If the chain makes a rattling noise for weeks, then the car has a check engine light with a variable timing fault code, then the car starts to run rough and lack power, and then finally quits a month later, then it’s not a safety issue. It’s a driver issue.
@Mink–Could you elaborate please?
Jukes haven’t been on the market for that long a period of time, so if timing chains on this model are already failing, I think that the veterans of this forum would like to know the details.
Did your timing chain break?
How many miles were on the odometer at that point?
Were there tell-tale rattling noises prior to the break, and–if so–how long after you began hearing those noises did the chain break?

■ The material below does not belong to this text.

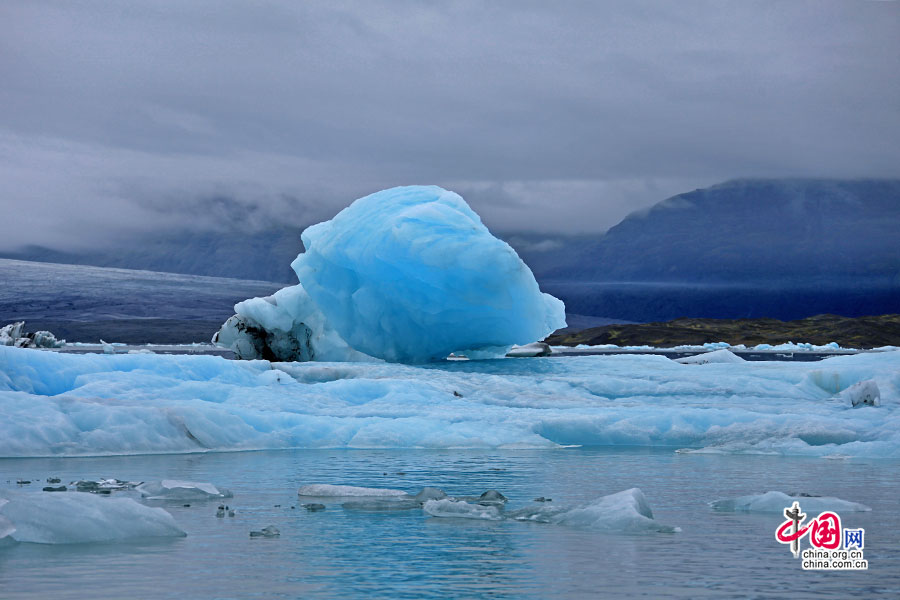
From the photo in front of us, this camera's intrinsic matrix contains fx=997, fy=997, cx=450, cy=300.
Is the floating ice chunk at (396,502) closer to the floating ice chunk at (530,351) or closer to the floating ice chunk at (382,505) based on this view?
the floating ice chunk at (382,505)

“Nissan is set to announce a voluntary recall of the 2011 to 2013 Juke due to a fault with the timing chain. 104,439 units are affected by this recall. The timing chain in some Jukes could deteriorate over time, leading to a warning light in the instrument cluster. In extreme cases, the chain could snap.Owners of affected vehicles are being notified, and will need to report to their local dealership. The free repairs will replace the timing chain, chain guides and crank sprocket.”
Are you interested in calling it a “Safety Recall” so you can get the lawyers involved?
Nissan may not have gotten around to it yet. I think they will though. In 2011, 16 of the 17 complaints to NHTSA for the Juke engine were a broken timing chain. If you are not reimbursed for the work now, I think you will be in the future. Note that the dealer cannot pay for the problem if the manufacturer refuses to. BTW, what year is your Juke and how many miles on it?